El uso irresponsable de la libertad de expresión de personajes como el señor Bacile, vician cualquier camino de entendimiento y respeto mutuo. Estos actos, suponen una intromisión violenta al punto de vista moral, reforzando el fracaso de las numerosas propuestas de diálogo entre personas de diferentes culturas, sensibilidades y creencias.

El derecho irrenunciable a la libertad de expresión no debe realizarse al amparo de la demonización constante del islam, que refuerza la creciente islamofobia que se vive en Occidente. Una islamofobia que es alimentada, tal vez de forma inconsciente, por los propios medios de comunicación.

Las reacciones violentas, por aisladas que sean, constituyen unarespuesta absolutamente desproporcionada. El islam se sustenta sobre los principios de moderación, solidaridad y ayuda mutua, por lo que estas respuestas con claros tonos de fanatismo, nada tienen que ver con la esencia islámica.

La reacción a una acción agresiva como esta, se debe realizar "con algo que sea mejor", o al menos ese fue el legado del profeta. Los comportamientos violentos individuales o en masa son opuestos a las respuestas de Mahoma ante situaciones similares siglos atrás.

Por otro lado, como en vídeo, uno de los puntos a los que se recurre con mayor frecuencia para encasillar al islam es en su relación con las mujeres. No puede negarse, que en ocasiones el discurso dominante de los clérigos musulmanes (varones), viene a justificar una permanente discriminación de las mujeres de acuerdo con una interpretación patriarcal de los textos.

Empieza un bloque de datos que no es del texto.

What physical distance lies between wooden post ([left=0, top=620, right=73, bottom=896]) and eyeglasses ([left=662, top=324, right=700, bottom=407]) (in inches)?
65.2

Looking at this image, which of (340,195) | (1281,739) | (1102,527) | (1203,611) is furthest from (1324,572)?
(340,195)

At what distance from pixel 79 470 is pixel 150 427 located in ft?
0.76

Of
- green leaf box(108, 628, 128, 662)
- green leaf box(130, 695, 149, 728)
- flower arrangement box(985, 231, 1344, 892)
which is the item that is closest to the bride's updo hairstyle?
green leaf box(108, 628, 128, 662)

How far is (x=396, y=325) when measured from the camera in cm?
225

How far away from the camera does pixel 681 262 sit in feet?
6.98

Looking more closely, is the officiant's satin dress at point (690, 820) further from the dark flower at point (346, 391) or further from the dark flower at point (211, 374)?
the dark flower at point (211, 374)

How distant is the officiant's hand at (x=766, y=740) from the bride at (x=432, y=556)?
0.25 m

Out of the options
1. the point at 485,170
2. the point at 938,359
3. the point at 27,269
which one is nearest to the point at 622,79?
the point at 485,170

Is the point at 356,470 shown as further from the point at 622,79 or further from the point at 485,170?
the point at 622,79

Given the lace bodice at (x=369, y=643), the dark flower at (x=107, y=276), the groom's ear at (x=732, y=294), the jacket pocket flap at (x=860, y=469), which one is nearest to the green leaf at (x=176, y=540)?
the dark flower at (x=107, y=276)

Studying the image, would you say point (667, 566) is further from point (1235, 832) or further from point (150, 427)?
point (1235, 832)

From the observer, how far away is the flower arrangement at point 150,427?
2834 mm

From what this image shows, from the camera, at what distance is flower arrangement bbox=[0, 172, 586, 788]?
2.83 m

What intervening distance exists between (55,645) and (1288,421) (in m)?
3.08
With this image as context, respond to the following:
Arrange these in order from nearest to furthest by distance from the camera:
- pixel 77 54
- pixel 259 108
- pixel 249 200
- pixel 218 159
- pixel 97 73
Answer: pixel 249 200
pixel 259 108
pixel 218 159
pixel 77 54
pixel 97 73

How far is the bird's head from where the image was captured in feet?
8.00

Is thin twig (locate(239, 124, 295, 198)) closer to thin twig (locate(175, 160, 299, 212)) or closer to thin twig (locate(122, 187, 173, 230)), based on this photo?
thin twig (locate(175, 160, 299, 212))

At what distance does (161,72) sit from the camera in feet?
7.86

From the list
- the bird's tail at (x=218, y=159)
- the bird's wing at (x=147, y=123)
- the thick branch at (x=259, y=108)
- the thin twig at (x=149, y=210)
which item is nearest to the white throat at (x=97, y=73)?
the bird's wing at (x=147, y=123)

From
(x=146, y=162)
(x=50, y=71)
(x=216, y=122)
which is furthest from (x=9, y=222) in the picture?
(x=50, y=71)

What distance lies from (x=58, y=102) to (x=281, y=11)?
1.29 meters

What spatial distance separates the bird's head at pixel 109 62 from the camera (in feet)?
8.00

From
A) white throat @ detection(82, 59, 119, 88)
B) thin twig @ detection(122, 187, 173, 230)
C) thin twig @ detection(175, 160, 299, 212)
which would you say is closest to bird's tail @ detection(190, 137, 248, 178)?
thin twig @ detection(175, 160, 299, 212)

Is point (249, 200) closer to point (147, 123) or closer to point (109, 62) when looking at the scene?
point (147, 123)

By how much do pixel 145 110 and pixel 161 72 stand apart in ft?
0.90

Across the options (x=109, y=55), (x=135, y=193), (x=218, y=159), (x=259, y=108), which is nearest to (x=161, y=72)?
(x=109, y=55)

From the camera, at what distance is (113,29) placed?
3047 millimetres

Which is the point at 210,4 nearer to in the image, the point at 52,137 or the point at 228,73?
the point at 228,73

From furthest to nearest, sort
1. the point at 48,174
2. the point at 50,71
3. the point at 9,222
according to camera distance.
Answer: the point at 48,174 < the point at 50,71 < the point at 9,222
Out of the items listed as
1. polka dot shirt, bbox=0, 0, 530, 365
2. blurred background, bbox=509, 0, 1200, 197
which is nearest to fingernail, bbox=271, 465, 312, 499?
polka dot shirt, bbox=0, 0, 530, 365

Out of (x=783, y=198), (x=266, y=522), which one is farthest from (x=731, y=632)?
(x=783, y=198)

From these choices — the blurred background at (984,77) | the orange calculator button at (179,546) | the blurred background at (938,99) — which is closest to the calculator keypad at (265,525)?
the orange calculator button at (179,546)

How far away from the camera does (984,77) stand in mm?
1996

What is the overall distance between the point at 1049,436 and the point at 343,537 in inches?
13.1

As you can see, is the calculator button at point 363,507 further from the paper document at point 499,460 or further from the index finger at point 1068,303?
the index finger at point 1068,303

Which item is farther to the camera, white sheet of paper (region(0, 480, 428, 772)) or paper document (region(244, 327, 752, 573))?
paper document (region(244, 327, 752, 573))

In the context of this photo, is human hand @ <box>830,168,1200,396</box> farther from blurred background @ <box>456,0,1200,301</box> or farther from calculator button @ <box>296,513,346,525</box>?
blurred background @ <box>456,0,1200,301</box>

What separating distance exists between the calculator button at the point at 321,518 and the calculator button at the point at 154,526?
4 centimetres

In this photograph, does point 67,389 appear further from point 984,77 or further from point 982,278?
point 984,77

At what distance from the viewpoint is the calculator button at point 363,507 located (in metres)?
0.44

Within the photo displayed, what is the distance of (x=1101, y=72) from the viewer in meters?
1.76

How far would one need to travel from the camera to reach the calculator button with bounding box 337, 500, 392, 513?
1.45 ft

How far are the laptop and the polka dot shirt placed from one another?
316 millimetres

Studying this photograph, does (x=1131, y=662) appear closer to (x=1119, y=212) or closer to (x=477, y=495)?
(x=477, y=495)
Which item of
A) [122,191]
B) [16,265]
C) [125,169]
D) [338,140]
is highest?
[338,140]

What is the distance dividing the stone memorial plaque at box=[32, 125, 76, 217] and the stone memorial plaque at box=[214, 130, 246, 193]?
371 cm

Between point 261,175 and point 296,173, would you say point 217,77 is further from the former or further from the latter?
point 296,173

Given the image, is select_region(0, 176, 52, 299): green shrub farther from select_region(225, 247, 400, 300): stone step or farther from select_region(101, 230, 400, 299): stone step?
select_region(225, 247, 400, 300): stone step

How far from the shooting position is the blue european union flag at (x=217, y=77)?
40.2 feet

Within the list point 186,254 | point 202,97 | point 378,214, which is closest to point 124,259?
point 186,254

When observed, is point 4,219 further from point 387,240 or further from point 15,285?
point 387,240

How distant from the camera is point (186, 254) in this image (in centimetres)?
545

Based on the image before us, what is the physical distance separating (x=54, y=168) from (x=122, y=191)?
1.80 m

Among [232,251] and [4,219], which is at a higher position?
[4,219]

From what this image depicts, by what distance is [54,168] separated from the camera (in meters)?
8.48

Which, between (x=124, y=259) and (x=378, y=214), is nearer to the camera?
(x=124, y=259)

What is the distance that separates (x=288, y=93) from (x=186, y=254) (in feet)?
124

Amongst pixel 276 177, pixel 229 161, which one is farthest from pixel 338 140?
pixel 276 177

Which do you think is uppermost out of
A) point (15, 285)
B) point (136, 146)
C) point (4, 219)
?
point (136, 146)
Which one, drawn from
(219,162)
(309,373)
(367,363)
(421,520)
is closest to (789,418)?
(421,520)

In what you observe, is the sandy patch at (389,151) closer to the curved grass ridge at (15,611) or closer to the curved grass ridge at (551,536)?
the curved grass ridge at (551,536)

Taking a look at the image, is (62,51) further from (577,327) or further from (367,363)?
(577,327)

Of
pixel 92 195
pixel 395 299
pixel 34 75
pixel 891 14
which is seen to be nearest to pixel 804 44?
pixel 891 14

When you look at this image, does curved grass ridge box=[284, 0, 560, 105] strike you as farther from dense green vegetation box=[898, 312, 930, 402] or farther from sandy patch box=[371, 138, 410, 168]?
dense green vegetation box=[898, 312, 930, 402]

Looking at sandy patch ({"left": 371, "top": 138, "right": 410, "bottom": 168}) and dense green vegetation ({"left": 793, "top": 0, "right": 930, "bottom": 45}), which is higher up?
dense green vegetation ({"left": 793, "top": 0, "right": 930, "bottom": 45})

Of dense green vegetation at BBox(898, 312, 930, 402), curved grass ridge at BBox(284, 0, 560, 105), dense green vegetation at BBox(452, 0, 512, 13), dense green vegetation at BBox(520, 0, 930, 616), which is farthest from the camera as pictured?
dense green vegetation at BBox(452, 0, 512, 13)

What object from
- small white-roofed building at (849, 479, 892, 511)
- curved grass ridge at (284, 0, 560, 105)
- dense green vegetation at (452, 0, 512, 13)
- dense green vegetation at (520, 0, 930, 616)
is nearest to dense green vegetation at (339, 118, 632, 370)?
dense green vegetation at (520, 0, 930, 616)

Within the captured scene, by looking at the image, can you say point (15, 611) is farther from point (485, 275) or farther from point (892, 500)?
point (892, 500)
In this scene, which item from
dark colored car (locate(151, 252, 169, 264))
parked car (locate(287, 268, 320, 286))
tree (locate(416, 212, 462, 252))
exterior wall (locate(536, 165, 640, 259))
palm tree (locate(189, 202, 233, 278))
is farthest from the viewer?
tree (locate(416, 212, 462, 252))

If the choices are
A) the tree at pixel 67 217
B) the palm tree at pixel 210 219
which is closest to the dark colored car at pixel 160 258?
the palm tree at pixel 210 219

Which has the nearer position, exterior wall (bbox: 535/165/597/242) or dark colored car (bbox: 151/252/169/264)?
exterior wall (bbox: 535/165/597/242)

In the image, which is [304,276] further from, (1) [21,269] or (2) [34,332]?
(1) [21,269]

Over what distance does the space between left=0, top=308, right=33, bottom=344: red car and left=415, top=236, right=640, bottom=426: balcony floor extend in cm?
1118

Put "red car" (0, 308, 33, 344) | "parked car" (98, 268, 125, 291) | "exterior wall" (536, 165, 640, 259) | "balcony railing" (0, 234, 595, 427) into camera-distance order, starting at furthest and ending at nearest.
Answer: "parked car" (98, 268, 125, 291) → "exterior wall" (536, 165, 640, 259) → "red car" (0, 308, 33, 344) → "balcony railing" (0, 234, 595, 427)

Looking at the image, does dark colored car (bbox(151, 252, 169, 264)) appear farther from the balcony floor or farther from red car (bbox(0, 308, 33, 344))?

En algunas sociedades musulmanas, la praxis muestra la falta de emancipación de las mujeres y una desigualdad de derechos frente a los hombres.

Parece así que la discriminación de las mujeres es inherente al islam, convirtiéndose en una tesis irrefutable difícil de erradicar. Desde ahí, se percibe a las musulmanas como objetos pasivos de estudio, víctimas de un sistema patriarcal del que hay que rescatarlas.

La condición femenina queda reducida a la expresión de sujetos morales carentes de capacidad de actuar responsablemente, viviendo en un estado permanente de minoría de edad. Reducir la realidad de todas las mujeres musulmanas a esa fórmula unívoca es un acto agresivo que rompe con cualquier entendimiento.

Así, es preciso un acercamiento real porque el futuro de la humanidad no debe construirse relegando al islam a la periferia o contra él. Se deben de crear puentes que rompan con la estrategia destructiva del choque de civilizaciones, garantizando la alianza y el diálogo en igualdad de condiciones.

M. Laure Rodríguez Quiroga es investigadora del Instituto Universitario Euro Mediterráneo, de la Universidad Complutense de Madrid.